# Capstone
## Machine Learning Engineer Nanodegree
## Build Models

### Load data and split train/test

In [1]:
# load data
import pandas as pd
data = pd.read_csv('C:/Users/youch/Desktop/september_jmx/credit_default_pre.csv')

In [2]:
# Splitting data to train and test
from sklearn.model_selection import train_test_split
x_train,x_test,y_train,y_test = train_test_split(data.drop('default payment next month',axis=1),
                                                data['default payment next month'],test_size = 0.2,random_state = 42)

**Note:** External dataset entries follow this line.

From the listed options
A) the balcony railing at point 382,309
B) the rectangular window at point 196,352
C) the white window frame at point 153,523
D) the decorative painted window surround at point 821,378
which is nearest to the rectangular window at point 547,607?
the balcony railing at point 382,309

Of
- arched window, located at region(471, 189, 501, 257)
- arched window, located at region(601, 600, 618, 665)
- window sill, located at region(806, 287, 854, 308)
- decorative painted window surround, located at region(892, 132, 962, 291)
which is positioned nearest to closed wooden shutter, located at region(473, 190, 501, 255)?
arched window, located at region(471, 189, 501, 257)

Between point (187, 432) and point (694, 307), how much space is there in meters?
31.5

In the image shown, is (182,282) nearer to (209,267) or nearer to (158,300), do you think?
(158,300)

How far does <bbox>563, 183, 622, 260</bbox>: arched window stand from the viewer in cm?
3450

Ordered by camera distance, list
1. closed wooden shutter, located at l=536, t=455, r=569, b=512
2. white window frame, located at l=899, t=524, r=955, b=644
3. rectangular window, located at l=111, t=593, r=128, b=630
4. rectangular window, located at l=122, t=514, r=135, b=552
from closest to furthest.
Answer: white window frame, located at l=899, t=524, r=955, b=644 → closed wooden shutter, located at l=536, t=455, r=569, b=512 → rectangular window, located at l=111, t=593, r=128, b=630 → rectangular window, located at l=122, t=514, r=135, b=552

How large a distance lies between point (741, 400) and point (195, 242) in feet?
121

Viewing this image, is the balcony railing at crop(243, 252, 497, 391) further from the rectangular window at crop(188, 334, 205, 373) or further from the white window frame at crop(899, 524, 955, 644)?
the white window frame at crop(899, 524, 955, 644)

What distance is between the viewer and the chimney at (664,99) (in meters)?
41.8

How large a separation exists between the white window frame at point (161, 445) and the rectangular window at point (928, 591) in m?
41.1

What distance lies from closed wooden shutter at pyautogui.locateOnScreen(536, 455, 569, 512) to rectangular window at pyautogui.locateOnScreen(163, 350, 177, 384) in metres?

## Choose classifiers based on 3 datasets

###  Supervised Learning Models
**The following supervised learning models are currently available in** [`scikit-learn`](http://scikit-learn.org/stable/supervised_learning.html) **that I choose from:**
- GradientBoosting Classifier
- RandomForest Classifier
- Logistic Regression

###  Three datasets
- Imbalanced dataset
- Oversampling
- Undersampling

In [3]:
# import necessary modules
from sklearn.metrics import fbeta_score
from sklearn.ensemble import GradientBoostingClassifier
from sklearn.ensemble import RandomForestClassifier
from sklearn.linear_model import LogisticRegression

In [4]:
# evaluate classifiers based on Fbetascore and 
# FNR:false negative rate
def evaluation_function(classifier,x_train,y_train,x_test,y_test):
    """Input classifier and train/test data, return Fbetascore and False negative rate"""
    classifier.fit(x_train,y_train)
    predicted_labels = classifier.predict(x_test)
    TP,TN,FP,FN = 0,0,0,0
    for i in range(len(predicted_labels)):
        if predicted_labels[i] == y_test.values[i] == 1:
            TP += 1
        elif predicted_labels[i] == y_test.values[i] == 0:
            TN += 1
        elif predicted_labels[i] ==1 and y_test.values[i] == 0:
            FP += 1
        else:
            FN += 1
    FNR = float(FP)/float(TP+FP)
    fbeta = fbeta_score(y_test, predicted_labels, beta = 0.5)
    print 'For the learner',classifier,'the false negative rate is {} and the f0.5beta score is {}'.format(FNR,fbeta)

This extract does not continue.